··· Exercise inputs

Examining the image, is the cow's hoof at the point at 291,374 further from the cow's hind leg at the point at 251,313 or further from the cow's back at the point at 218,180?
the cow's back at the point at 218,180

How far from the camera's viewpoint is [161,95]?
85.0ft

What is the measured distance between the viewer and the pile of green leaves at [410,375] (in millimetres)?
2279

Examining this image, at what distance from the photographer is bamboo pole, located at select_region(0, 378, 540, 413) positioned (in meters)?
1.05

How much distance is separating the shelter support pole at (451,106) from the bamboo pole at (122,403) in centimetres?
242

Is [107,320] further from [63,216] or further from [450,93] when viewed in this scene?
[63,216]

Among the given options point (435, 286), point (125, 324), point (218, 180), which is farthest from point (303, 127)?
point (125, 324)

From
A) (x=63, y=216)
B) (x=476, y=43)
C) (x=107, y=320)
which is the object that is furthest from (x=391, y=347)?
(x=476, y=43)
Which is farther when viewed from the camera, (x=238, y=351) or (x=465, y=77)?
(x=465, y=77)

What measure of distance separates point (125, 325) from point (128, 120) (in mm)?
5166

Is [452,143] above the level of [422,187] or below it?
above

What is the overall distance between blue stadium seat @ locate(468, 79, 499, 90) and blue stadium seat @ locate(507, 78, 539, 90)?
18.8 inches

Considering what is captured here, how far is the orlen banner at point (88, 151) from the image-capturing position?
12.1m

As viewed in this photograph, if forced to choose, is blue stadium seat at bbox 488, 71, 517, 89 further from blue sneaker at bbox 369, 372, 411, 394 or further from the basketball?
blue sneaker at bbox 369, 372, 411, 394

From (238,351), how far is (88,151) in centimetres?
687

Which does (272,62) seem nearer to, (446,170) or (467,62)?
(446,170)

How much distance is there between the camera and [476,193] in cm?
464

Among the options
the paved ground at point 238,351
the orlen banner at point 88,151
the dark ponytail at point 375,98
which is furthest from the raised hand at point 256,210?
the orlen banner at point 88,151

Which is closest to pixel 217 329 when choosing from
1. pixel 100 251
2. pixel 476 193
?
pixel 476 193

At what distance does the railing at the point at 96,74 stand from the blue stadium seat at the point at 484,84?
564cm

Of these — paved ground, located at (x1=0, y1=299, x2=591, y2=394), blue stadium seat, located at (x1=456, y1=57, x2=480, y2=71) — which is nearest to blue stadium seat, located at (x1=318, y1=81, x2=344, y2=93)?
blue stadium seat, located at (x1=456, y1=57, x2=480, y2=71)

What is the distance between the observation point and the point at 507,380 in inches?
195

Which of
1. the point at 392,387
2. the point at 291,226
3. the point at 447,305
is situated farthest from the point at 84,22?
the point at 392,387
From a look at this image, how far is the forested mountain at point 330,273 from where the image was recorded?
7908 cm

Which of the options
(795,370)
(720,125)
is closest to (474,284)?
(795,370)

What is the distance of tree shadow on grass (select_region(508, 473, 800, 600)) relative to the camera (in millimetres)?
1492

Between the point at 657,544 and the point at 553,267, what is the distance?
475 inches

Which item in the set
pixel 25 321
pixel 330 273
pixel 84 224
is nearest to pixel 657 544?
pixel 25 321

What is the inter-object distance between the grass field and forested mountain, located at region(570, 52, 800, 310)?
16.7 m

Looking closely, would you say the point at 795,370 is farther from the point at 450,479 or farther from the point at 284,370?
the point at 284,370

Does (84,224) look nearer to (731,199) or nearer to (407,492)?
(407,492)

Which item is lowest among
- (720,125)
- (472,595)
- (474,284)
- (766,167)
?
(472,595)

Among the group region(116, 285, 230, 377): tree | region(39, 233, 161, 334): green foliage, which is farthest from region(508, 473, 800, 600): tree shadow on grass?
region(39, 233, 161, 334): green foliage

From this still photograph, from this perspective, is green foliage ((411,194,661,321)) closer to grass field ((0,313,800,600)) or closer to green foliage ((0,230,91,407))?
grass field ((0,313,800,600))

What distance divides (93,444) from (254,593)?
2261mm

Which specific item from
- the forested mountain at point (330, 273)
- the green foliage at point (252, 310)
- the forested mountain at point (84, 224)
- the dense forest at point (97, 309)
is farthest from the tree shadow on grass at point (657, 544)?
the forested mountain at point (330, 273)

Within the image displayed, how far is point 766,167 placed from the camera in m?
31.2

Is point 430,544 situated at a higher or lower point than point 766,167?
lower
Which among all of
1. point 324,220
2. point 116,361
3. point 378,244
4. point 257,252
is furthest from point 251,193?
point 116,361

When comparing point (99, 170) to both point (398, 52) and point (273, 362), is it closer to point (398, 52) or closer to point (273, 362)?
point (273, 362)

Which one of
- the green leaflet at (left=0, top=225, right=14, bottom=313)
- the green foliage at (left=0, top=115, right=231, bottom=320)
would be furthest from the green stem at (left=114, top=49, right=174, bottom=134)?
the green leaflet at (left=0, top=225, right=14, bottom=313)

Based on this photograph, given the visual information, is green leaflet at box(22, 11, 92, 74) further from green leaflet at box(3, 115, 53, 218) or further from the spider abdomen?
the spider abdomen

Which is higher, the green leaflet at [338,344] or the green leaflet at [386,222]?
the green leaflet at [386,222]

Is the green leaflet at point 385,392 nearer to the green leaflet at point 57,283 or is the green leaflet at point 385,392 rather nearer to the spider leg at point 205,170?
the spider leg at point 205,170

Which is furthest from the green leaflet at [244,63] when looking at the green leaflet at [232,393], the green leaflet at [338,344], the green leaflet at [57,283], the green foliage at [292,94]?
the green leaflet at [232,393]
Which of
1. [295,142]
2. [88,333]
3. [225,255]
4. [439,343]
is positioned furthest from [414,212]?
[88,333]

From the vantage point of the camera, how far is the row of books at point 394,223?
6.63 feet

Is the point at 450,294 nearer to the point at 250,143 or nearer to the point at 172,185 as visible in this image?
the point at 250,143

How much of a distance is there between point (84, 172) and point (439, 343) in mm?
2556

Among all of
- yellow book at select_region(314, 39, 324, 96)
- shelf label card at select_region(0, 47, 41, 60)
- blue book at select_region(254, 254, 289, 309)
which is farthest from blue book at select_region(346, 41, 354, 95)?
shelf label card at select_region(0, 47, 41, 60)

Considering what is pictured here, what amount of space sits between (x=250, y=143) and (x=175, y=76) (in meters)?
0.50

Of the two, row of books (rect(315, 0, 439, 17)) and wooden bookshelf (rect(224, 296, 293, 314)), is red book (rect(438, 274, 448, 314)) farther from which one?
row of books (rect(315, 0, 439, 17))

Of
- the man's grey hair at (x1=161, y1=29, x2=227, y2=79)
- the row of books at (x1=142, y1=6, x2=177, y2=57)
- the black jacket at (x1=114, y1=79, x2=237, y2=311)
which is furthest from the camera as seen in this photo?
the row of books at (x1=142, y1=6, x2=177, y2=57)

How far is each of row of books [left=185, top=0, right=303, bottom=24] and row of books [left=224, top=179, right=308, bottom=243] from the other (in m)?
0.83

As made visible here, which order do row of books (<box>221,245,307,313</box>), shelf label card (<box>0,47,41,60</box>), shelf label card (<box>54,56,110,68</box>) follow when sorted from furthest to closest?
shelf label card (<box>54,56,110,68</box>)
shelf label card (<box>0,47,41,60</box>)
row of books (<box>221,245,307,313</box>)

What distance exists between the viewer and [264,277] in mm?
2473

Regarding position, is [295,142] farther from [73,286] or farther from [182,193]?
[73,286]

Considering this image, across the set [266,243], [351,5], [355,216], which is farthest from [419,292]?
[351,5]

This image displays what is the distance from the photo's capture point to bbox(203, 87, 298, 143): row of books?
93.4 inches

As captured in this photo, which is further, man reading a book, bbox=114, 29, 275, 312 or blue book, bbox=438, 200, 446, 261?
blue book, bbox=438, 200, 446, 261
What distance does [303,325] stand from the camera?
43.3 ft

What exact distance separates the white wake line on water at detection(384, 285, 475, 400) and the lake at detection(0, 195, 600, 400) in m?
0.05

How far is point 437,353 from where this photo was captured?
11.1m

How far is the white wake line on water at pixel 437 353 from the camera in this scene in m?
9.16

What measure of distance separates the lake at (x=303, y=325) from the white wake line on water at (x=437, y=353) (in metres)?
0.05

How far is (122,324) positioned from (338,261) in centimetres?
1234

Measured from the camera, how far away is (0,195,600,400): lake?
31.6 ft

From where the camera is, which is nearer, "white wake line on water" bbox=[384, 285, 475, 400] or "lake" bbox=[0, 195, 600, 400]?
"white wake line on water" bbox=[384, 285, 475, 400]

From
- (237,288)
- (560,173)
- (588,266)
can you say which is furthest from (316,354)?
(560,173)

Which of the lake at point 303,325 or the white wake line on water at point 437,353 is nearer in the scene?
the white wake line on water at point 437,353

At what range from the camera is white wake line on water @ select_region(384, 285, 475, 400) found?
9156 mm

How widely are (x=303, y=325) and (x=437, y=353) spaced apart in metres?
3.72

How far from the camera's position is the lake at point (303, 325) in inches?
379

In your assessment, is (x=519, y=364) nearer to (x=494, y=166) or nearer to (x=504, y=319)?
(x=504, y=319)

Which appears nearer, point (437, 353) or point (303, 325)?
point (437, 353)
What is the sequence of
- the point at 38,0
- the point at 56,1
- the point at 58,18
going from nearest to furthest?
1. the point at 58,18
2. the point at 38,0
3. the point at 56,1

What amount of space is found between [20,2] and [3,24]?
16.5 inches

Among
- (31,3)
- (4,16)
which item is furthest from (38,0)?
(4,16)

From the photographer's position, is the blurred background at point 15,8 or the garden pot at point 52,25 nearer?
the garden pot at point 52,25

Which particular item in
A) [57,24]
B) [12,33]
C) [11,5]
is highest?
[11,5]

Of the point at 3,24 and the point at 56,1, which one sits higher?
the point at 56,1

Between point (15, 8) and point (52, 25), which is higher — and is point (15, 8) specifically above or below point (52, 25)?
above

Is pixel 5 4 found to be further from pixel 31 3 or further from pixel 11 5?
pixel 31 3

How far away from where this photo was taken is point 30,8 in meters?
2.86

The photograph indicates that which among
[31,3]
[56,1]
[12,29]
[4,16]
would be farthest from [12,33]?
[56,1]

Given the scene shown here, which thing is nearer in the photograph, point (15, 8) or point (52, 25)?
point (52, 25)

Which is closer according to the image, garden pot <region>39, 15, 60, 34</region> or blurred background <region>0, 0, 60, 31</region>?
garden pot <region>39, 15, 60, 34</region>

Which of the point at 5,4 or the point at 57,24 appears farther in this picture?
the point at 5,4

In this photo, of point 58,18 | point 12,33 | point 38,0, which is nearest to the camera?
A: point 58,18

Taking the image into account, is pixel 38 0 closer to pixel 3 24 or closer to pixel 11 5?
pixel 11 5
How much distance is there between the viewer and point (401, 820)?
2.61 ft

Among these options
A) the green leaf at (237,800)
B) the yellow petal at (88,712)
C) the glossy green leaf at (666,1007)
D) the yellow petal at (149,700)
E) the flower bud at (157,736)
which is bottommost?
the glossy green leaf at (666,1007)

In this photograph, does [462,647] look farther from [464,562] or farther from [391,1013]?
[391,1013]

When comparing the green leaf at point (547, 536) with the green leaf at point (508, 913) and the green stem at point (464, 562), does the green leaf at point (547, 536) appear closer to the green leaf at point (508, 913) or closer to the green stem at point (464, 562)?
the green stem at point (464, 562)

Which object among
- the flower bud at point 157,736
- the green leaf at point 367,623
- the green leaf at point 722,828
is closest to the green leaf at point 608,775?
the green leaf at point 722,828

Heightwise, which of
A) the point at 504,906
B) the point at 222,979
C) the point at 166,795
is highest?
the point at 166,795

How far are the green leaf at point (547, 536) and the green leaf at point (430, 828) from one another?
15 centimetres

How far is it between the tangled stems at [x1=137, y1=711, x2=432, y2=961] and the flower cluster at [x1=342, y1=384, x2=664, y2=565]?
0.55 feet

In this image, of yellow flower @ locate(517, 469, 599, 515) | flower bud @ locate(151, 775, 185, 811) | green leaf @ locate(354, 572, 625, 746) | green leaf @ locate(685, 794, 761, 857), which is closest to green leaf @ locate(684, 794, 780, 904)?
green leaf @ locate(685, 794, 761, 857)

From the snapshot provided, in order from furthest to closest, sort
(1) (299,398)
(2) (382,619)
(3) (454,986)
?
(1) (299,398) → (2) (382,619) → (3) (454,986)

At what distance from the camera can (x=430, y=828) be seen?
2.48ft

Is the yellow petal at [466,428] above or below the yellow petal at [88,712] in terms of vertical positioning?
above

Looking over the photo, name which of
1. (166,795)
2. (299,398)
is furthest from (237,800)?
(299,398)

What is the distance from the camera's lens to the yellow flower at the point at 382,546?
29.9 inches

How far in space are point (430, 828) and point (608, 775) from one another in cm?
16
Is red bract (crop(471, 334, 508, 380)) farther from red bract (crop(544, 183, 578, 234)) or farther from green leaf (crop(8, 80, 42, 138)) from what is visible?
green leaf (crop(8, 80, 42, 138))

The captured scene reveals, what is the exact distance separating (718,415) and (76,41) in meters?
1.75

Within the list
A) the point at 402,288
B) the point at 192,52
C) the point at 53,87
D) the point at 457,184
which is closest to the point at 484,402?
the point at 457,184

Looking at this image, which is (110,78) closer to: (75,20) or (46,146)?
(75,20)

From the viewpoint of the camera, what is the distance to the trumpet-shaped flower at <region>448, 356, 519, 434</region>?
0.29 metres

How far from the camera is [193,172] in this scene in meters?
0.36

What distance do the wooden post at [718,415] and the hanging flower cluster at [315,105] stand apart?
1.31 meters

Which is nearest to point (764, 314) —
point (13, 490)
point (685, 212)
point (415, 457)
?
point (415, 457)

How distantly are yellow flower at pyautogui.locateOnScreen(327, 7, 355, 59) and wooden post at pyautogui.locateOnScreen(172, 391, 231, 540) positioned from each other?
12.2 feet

······

Problem – From the line containing "Within the list" down to the final line of the data, write out every line exactly; both the first and last of these belong in your answer, and nothing else does.

Result for this task –
Within the list
A) the point at 402,288
B) the point at 192,52
C) the point at 53,87
D) the point at 457,184
which is closest to the point at 484,402?
the point at 457,184

Looking at this image, which is (110,78) closer to: (75,20) or (46,146)?
(75,20)

From the viewpoint of the camera, what is the distance to the trumpet-shaped flower at <region>448, 356, 519, 434</region>?
0.29 metres

How far from the camera is [193,172] in this scene in meters?
0.36

What distance do the wooden post at [718,415] and the hanging flower cluster at [315,105] stand apart?
1.31 meters

Which is nearest to point (764, 314) —
point (13, 490)
point (685, 212)
point (415, 457)
?
point (415, 457)

How distantly are yellow flower at pyautogui.locateOnScreen(327, 7, 355, 59) and wooden post at pyautogui.locateOnScreen(172, 391, 231, 540) positioned from each other?
12.2 feet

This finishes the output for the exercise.